Demokrasi de önceden verili bir sistem değil kendini belirsizlikler içinde sürekli yenileyen bir sistemdir. Dolayısıyla meseleyi Kürtlerin sadece Türkiye’de entegre olması anlamında ele almamak gerekir. Bu çift taraflı dinamik bir olgu olmalıdır.”

Youtube kanalında sansasyonel videolarıyla bilinen Hande Karacasu, X hesabında yorumlamış: “Barış hedefine ulaşmak POZİTİF ENTEGRASYON ile mümkündür” diyor Abdullah Öcalan. Peki, siz ‘POZİTİF ENTEGRASYON’ nedir biliyor musunuz?

Entegrasyon teorileri negatif ve pozitif olmak üzere ikiye ayrılır. Pozitif entegrasyon, yasaları yeni oluşan bütünleşik düzene uyumlu hale getirmek, yasalarda yapılan değişiklik çerçevesinde yeni kurumlar oluşturmak ve politikalar geliştirmek demektir.

Bu da demek oluyor ki ulusal yasalar yeni sürece göre uyumlaştırılacak yani düzenlenecek, tarafların daha geniş özerklik alanı elde etmesi için adem-i merkeziyetçiliğe yaklaşılacak. Öcalan zaten sonunda Kürt ulusal devlet talebinden vazgeçtiklerini söylüyor. İşte bu, özerk bölge talebini işaret ediyor.”

○ ○ ○ ○ ○ ○ ○

Yapılacak iş: Pozitif entegrasyonu ele alan metne göre entegrasyon teorileri hangi iki türe ayrılır? Yalnızca metindeki bilgilere dayanın.

Verilen bilgiler:

○ ○ ○ ○ ○ ○ ○

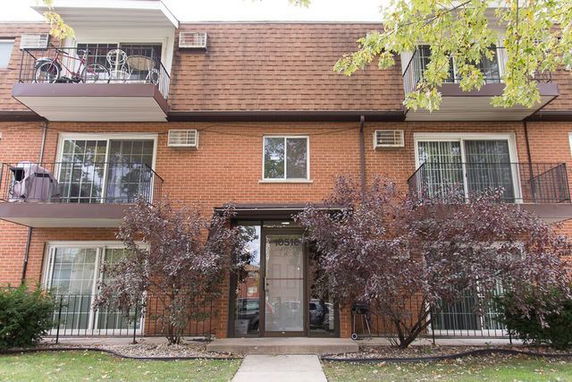Front view of a multi-story brick apartment building with balconies.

○ ○ ○ ○ ○ ○ ○

Yazılı yanıt: Negatif ve pozitif entegrasyon.